>>644545
>Beauty and Good both come from God and go hand-in-hand with Him.
Not quite right. Look this up
https://www.catholic.org/encyclopedia/view.php?id=5257
>the good is being considered as the object of appetitie, desire, and will, the true is being a the object of the intellect.
Therefore, the good has more to do with morals rather than pleasing appearance (aesthetics) or God's admirable quality (beauty, as described by Aquinas). Only pagans like Aristotle roll good, beauty, and aesthetics into one, christians aren't supposed to hold the same belief.
>Additionally your false category of physical "aesthetics" as distinct from "beauty" is downright confusing.
What is it that you found confusing? It is indeed not an easy concept to grasp, but actually it's simple. Aesthetics is related to the pleasure we achieve upon witnessing an object, and as with most kinds of pleasure, it's purely subjective. Beauty is simply God's quality, something we praise Him for, and it is objective. Good is our moral quality, partially subjective because while God wants us to be good we possess limited knowledge and intellectual limitations to understand Him perfectly, but that doesn't mean we can't understand it at all (Romans 1).
>Beauty (in which I would include what you term "physical aesthetics"), like the Good, and thus inded like God Himself, of course cannot be "understood" by mere created minds, but that does not invalidate it in any way nor does that mean we cannot experience it.
We experience it everywhere and everyday in our lives. The omnipresence of God means everything he created is beautiful, even the ones that
>Have you never had a sublime, almost divine experience of beauty admiring a fine piece of art or listening to a masterful musical composition?
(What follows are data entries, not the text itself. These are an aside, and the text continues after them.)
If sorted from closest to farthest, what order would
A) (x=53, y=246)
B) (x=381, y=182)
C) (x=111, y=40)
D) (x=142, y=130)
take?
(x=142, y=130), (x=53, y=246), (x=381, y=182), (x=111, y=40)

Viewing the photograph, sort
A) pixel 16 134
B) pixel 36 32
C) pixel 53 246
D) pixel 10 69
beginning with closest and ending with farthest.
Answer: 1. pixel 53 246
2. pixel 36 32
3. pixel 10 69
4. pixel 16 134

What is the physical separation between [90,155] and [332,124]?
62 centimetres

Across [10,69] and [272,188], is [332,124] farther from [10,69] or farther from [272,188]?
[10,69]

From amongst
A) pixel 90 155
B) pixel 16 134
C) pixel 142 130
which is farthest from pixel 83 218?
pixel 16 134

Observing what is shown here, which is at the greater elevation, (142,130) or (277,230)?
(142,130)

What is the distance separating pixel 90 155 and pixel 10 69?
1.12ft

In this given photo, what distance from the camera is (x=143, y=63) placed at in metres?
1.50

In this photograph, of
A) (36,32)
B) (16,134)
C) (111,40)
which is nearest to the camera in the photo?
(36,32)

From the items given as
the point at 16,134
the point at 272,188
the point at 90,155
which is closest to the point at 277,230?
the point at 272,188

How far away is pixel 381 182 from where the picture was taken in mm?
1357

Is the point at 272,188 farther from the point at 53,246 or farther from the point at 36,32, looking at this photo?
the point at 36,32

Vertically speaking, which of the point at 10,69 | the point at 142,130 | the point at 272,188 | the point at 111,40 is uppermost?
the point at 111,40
The truth is, there is nothing "divine" or mysterious about music and any art for that matter. The feelings that you believe to be divine is nothing but what Tolstoy called "pleasurable beauty" (What is Art). In other words, hypnotism through aesthetics. It's very apparent in art pieces such as the majesty and glory of Wagner which are hollow in good values.
>Every classical Christian liturgy is oriented around the use of beauty (in art and music especially) to aid us in prayer and communion.
They aren't beautiful in themselves, but they're capable of transmitting the emotional language to inform us about the beauty of God. Because that's the good quality of art, the purpose of art, it's an emotional transmitter of the feelings of the artist. And it isn't done for the purpose of "aesthetic hypnotism" in mind, a mere entertainment to pleasure our mental state.
>That people disagree about something does not mean that it is subjective.
Of course it means subjective, when some disagree with you. But God's beauty is objective, because no one can disagree with God.
>I doubt you would posit that since different cultures and indeed different individuals have different ideas about what is moral that morality is therefore subjective.
Morality is only partially subjective, as I've explained.